◆ Enunciado
¿Podrías prolongar el texto sobre la sala de «la casa» a partir de su última oración?

◆ Fragmento del texto
◆ ◆ ◆ ◆
Por: Diógenes Armando Pino Ávila
La sala de «la casa» como toda ella, no ostentaba nada complicado, era sencilla, espaciosa, bien iluminada y aireada por la ventana de tamaño mediano, que daba a la calle, «la puerta» y la otra puerta que daba al patio. Sus paredes de bahareque de color blanco pintadas con cal y su cenefa color ocre, hacían el contraste perfecto con la austeridad del sencillo mobiliario dispuesto ordenadamente en ella.
Muy cerca de una de las paredes laterales se encontraba una mesa de madera cubierta por un hule estampado con flores rojas, encima de ella una jarra alta de vidrio de un verde hermoso, rellena con arena de río y bien acomodado en ella un ramo de flores plásticas traídas por algún familiar vendido de la ciudad. Alrededor de la mesa cuatro taburetes de madera forrados en cuero de vacuno y en el otro extremo, en algunas casas un pequeño sofá de madera, color marrón cuyo espaldar y asiento lucía como un bastidor tejido con mimbre, dicho sofá hacia juego con tres sillas con descansa brazos de madera tejidas también con mimbre y fabricada por los artesanos momposinos —este era un lujo que muy pocos se podían dar en los años 50s—, por ello en la mayoría de las salas solo había la mesa y los cuatro taburetes.
Colgados en las paredes lucían dos o tres almanaque de propaganda del comercio local que todos los años para el mes de diciembre regalaban con la compra. Estos almanaques siempre lucían motivos recurrentes, tales como la imagen de una niña pelirrubia desnuda, con un lazo verde que le sostenía el pelo, siempre sentada a medio lado con el pie izquierdo sobre la rodilla su mirada fija en la planta del pie y sus manitas una sosteniéndolo y la otra mano tratando de sacar alguna pequeña espina de su delicada extremidad. El otro almanaque traía la figura del Sagrado Corazón de Jesús, con un rostro apacible y bien cuidada sus lisas barbas rubias, en su pecho un corazón púrpura circundado por unos rayos de luz y una especie de corona de espina en la parte superior del órgano cardiaco, el cual siempre, el mismo Jesús, señalaba con su dedo índice derecho en una clara alusión a su amor y sufrimiento por la humanidad. En algunas salas colgaban de un clavo el Almanaque Bristol, el que siempre estaba disponible para consultar los pases de la luna, de niño tomaba este almanaque para leer y releer una sección titulada Tragicomedia en ocho cuadros.
◆ ◆ ◆ ◆
◆ Información extraída
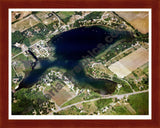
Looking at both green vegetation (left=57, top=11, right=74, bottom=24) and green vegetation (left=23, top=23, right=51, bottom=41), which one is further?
green vegetation (left=23, top=23, right=51, bottom=41)

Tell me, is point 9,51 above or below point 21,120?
above

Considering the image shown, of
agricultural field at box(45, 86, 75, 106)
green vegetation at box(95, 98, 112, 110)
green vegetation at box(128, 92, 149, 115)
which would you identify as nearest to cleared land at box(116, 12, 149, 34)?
green vegetation at box(128, 92, 149, 115)

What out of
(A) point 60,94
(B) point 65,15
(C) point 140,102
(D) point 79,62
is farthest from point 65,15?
(C) point 140,102

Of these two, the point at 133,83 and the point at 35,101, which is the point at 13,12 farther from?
the point at 133,83

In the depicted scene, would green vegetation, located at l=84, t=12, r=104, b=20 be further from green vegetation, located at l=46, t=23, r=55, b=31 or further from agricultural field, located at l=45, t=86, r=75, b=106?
agricultural field, located at l=45, t=86, r=75, b=106

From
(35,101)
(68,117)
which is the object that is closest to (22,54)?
(35,101)

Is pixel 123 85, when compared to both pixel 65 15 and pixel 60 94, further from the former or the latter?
pixel 65 15

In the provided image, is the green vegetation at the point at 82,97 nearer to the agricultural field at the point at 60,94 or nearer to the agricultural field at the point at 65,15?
the agricultural field at the point at 60,94
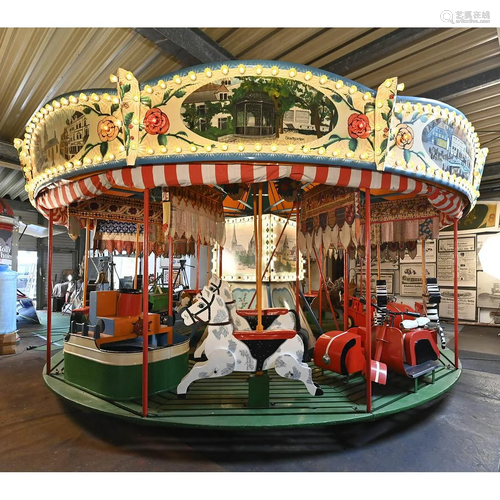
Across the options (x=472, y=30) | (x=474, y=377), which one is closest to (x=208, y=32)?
(x=472, y=30)

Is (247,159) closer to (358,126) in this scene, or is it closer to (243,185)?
(358,126)

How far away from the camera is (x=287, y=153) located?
9.55ft

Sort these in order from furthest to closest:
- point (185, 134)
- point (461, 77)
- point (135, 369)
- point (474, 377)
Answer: point (474, 377), point (461, 77), point (135, 369), point (185, 134)

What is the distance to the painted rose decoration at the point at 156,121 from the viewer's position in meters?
2.89

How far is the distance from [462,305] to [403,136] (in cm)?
916

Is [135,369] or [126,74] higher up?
[126,74]

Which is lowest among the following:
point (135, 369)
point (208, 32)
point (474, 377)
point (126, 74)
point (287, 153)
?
point (474, 377)

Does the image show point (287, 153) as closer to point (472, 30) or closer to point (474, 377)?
point (472, 30)

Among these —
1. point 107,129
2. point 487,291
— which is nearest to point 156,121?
point 107,129

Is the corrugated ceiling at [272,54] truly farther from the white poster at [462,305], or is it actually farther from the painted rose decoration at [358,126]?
the white poster at [462,305]

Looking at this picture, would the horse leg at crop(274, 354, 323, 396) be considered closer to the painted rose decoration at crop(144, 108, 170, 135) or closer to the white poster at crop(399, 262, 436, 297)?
the painted rose decoration at crop(144, 108, 170, 135)

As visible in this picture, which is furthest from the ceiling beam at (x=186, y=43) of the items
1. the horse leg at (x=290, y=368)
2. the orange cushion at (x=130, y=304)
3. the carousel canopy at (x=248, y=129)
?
the horse leg at (x=290, y=368)

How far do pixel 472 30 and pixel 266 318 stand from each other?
3973 millimetres

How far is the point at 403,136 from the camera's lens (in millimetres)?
3164
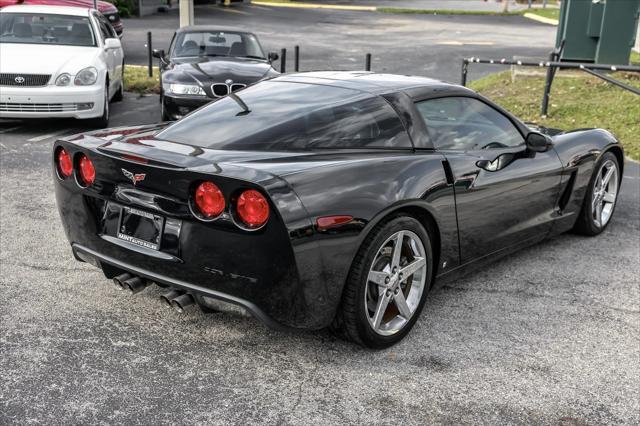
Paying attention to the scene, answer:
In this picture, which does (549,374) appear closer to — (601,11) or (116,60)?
(116,60)

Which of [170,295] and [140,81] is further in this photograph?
[140,81]

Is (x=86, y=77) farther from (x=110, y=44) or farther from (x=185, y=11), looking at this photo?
(x=185, y=11)

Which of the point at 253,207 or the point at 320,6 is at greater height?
the point at 253,207

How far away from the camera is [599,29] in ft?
48.1

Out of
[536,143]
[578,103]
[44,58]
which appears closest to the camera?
[536,143]

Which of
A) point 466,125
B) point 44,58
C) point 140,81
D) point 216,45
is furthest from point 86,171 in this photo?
point 140,81

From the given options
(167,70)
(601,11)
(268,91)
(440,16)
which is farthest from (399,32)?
(268,91)

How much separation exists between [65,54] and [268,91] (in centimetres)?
614

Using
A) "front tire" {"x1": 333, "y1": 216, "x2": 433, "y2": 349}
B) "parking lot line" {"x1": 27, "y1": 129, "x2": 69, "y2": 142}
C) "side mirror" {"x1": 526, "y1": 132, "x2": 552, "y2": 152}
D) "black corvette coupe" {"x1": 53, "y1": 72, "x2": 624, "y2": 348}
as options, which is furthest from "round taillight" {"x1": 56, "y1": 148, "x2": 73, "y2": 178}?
"parking lot line" {"x1": 27, "y1": 129, "x2": 69, "y2": 142}

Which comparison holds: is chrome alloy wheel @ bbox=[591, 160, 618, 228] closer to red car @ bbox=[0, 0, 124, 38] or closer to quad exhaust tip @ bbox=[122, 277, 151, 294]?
quad exhaust tip @ bbox=[122, 277, 151, 294]

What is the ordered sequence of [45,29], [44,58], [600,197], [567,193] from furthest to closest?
[45,29] → [44,58] → [600,197] → [567,193]

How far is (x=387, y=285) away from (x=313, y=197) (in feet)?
2.42

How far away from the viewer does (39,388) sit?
3473mm

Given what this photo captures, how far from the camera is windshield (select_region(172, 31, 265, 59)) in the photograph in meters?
11.6
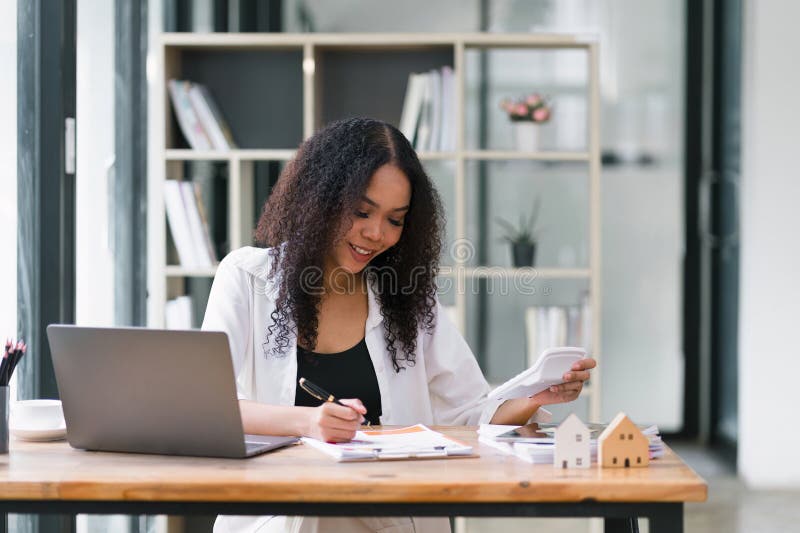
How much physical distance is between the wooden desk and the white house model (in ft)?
0.15

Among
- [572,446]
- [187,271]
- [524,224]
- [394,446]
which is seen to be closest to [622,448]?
[572,446]

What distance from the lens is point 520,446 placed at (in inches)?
60.1

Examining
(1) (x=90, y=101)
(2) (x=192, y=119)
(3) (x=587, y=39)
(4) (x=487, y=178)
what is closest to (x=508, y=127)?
(4) (x=487, y=178)

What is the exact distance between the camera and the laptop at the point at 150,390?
1.45m

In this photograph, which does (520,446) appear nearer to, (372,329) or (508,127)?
(372,329)

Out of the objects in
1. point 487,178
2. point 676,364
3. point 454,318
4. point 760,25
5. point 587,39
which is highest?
point 760,25

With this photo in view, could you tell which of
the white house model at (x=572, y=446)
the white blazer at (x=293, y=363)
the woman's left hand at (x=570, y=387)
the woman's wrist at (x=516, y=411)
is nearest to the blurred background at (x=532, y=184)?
the white blazer at (x=293, y=363)

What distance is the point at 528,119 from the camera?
140 inches

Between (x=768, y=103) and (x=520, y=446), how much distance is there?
127 inches

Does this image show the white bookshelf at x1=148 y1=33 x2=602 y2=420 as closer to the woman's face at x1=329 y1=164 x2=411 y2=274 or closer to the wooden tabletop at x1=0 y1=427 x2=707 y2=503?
the woman's face at x1=329 y1=164 x2=411 y2=274

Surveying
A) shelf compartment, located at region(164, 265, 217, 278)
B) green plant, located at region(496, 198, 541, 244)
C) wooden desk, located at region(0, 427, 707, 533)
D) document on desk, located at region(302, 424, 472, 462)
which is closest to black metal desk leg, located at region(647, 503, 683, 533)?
wooden desk, located at region(0, 427, 707, 533)

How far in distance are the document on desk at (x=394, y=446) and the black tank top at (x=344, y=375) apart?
0.29 meters

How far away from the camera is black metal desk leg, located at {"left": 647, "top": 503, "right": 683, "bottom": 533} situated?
4.44 ft

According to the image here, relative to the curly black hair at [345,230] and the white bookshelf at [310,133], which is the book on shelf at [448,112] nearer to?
the white bookshelf at [310,133]
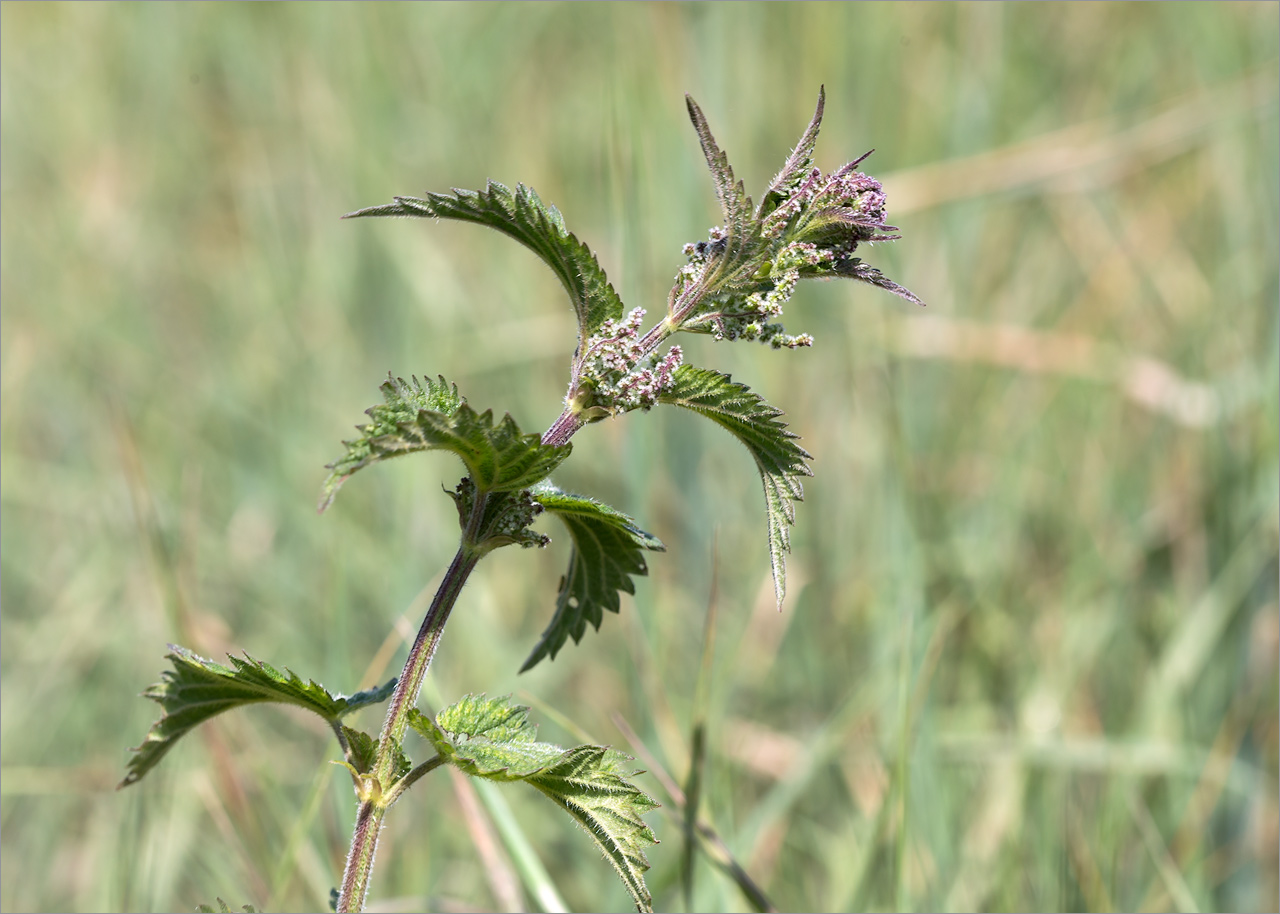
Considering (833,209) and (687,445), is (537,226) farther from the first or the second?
(687,445)

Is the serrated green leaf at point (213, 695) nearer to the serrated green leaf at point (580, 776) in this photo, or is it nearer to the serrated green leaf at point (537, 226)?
the serrated green leaf at point (580, 776)

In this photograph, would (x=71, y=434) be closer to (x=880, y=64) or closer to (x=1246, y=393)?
(x=880, y=64)

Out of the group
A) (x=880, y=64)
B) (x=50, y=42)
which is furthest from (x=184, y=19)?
(x=880, y=64)

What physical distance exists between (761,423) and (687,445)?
1853mm

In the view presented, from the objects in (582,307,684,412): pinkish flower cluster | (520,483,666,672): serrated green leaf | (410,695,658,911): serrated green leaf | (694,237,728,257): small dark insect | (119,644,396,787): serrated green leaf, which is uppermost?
(694,237,728,257): small dark insect

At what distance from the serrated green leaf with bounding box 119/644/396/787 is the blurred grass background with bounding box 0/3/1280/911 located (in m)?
0.74

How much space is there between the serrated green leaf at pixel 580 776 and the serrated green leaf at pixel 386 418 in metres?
0.21

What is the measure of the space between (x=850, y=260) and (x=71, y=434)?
3.34 meters

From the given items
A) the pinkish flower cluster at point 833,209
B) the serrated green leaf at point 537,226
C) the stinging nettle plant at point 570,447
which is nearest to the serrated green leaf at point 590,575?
the stinging nettle plant at point 570,447

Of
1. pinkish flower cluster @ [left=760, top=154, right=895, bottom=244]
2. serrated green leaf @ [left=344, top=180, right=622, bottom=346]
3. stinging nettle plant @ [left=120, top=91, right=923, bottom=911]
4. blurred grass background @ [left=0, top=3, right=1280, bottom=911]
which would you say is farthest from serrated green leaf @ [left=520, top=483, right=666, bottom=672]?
blurred grass background @ [left=0, top=3, right=1280, bottom=911]

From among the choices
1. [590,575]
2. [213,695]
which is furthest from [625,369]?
[213,695]

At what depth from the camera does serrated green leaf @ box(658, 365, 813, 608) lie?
0.89 m

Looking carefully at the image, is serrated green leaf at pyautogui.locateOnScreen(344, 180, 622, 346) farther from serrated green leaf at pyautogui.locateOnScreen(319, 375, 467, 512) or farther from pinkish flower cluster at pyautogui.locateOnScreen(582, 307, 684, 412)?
serrated green leaf at pyautogui.locateOnScreen(319, 375, 467, 512)

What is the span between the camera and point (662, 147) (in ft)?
10.3
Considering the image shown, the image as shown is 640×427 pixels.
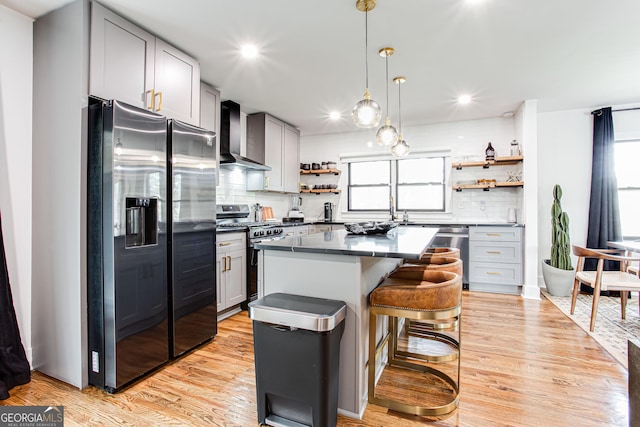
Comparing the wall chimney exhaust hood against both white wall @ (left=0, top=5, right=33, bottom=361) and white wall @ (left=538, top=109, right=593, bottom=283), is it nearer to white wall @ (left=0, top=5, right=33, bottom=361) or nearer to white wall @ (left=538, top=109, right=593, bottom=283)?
white wall @ (left=0, top=5, right=33, bottom=361)

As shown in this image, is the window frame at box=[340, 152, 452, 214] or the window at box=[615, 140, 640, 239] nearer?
the window at box=[615, 140, 640, 239]

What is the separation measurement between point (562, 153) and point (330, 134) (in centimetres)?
362

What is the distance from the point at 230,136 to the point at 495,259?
3.91 meters

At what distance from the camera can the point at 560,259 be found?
4152 mm

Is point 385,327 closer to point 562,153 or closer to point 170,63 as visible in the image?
point 170,63

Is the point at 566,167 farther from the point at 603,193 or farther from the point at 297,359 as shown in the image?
the point at 297,359

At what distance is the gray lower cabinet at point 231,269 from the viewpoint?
321 cm

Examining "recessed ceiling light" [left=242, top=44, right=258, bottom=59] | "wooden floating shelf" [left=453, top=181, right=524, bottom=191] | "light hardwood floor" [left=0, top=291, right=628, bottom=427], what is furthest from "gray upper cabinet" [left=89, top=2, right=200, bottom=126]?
"wooden floating shelf" [left=453, top=181, right=524, bottom=191]

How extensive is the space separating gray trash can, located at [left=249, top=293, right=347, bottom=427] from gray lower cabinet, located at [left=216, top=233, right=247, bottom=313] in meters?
1.69

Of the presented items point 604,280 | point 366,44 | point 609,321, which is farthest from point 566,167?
point 366,44

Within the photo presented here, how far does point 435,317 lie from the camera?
1686 mm

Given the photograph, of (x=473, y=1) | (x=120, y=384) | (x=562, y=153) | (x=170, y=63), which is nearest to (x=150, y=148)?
(x=170, y=63)

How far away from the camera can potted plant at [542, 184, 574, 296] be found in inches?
162

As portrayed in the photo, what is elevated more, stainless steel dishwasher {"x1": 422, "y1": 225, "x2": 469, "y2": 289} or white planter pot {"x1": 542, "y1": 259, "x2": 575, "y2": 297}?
stainless steel dishwasher {"x1": 422, "y1": 225, "x2": 469, "y2": 289}
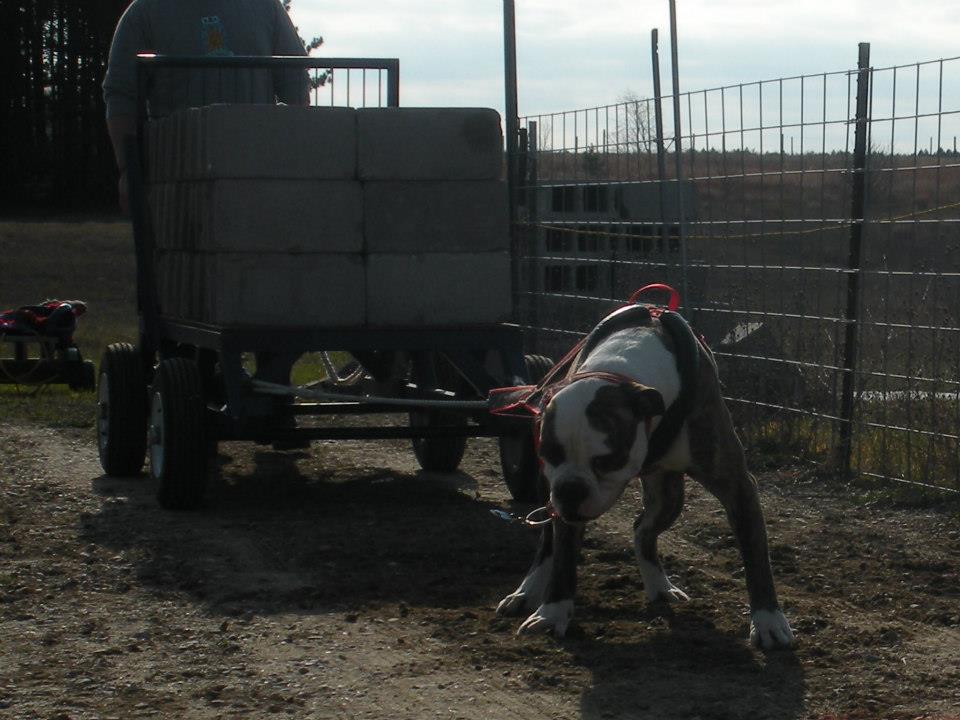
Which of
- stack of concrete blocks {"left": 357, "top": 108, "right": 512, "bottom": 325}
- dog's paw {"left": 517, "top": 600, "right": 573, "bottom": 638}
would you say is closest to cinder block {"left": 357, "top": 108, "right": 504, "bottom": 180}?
stack of concrete blocks {"left": 357, "top": 108, "right": 512, "bottom": 325}

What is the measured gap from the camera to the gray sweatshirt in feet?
26.7

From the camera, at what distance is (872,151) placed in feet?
25.3

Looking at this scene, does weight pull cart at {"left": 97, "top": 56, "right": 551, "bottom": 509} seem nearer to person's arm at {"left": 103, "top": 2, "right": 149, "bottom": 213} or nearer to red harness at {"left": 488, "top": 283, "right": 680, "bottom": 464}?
person's arm at {"left": 103, "top": 2, "right": 149, "bottom": 213}

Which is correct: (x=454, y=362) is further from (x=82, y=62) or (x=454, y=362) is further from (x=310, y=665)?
(x=82, y=62)

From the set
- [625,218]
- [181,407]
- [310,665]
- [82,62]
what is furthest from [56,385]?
[82,62]

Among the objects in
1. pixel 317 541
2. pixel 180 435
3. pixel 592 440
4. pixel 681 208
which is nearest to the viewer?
pixel 592 440

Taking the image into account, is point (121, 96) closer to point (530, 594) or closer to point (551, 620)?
point (530, 594)

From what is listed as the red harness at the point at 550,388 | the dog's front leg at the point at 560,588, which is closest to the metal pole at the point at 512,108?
the red harness at the point at 550,388

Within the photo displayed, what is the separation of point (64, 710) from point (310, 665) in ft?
2.38

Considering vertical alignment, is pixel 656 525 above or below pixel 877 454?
above

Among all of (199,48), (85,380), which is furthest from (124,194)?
(85,380)

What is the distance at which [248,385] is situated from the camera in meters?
6.77

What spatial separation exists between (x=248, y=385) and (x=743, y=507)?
106 inches

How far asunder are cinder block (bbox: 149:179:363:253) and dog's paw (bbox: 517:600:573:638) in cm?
255
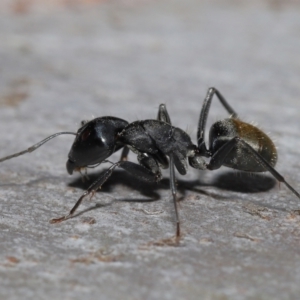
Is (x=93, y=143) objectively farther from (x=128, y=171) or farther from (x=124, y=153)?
(x=124, y=153)

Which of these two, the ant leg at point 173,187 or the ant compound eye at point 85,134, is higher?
the ant compound eye at point 85,134

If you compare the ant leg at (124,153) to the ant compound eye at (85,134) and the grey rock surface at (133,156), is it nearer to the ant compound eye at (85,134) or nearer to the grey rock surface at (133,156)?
the grey rock surface at (133,156)

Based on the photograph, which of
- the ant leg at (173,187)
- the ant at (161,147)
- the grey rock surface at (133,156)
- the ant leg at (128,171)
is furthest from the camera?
the ant at (161,147)

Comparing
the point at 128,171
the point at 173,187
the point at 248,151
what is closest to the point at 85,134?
the point at 128,171

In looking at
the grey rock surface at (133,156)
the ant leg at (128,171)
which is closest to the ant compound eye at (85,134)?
the ant leg at (128,171)

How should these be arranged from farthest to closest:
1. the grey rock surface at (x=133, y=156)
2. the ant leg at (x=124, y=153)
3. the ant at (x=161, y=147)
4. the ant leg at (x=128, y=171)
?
the ant leg at (x=124, y=153) < the ant at (x=161, y=147) < the ant leg at (x=128, y=171) < the grey rock surface at (x=133, y=156)

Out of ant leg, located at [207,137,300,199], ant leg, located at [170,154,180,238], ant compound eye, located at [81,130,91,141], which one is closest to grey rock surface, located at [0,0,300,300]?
ant leg, located at [170,154,180,238]

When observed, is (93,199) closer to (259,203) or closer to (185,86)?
(259,203)

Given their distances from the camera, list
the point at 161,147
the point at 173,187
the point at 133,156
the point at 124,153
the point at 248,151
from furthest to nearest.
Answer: the point at 133,156
the point at 124,153
the point at 161,147
the point at 248,151
the point at 173,187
◆ ◆ ◆ ◆
◆ Respuesta
A dos metros de altura, colgado de la viga del techo haciendo centro en la sala, lucía una bombilla bien enroscada en el benjamín —como llamaban su soporte— del que colgaba una pequeña cadena con eslabones de bolitas, la que era alargada con un curricán que se jalaba para activar el mecanismo de encendido y apagado de la bombilla que daba luz a la sala por las noches.
Por lo demás la sala era sobria y poco utilizada por la familia, en ella se recibían visitas especiales como el cura, el médico y los políticos que cada cuatro años —como ahora— visitaban la familia. También era utilizada para eventos especiales tales como velorios, matrimonios, bautismos y fiestas familiares. En este caso de fiestas, las que siempre se hacían de noche, se acostumbraba poner contra la pared las sillas y el sofá de mimbre, los taburetes del comedor y la cocina donde solo se sentaban las señoras y jóvenes invitadas, en las sillas de mimbre, la madrina o invitado de honor, mientras que los hombres se acomodaban en taburetes dispuestos en la calle en el alar de la casa. Mientras la pequeña radiola, atendida por el vecino, dueño de ella, emitía las canciones de moda, los jóvenes entraban a la sala y escogían las jóvenes para bailar, ante la mirada escrutadora de los mayores que ante cualquier amacice fruncían el ceño en señal de desaprobación y llamado al orden y al decoro.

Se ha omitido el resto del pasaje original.